━━ Source material

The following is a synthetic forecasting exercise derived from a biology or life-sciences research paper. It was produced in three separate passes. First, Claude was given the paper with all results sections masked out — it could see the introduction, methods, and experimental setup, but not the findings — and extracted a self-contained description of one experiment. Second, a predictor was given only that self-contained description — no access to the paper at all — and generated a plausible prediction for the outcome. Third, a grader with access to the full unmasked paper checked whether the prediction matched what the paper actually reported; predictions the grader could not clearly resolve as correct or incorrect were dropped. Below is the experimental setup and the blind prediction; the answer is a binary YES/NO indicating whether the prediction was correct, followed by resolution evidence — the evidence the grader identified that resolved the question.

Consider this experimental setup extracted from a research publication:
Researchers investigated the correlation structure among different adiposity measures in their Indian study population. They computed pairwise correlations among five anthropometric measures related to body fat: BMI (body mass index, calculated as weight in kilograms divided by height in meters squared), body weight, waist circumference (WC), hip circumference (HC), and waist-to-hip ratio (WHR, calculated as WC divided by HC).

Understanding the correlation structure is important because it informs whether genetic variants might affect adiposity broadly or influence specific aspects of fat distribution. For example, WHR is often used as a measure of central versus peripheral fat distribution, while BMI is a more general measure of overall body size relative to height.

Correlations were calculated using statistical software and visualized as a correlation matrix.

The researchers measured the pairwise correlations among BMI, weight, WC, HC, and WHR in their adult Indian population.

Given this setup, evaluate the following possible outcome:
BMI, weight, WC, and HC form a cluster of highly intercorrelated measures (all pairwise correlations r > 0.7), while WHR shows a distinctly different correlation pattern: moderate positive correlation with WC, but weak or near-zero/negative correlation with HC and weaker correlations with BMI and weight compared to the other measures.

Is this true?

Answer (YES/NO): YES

━━━━

• _Exercise goal_
Within the records above, determine the number of lines that hold the word "body" and return only that value.

• _Finished task_
2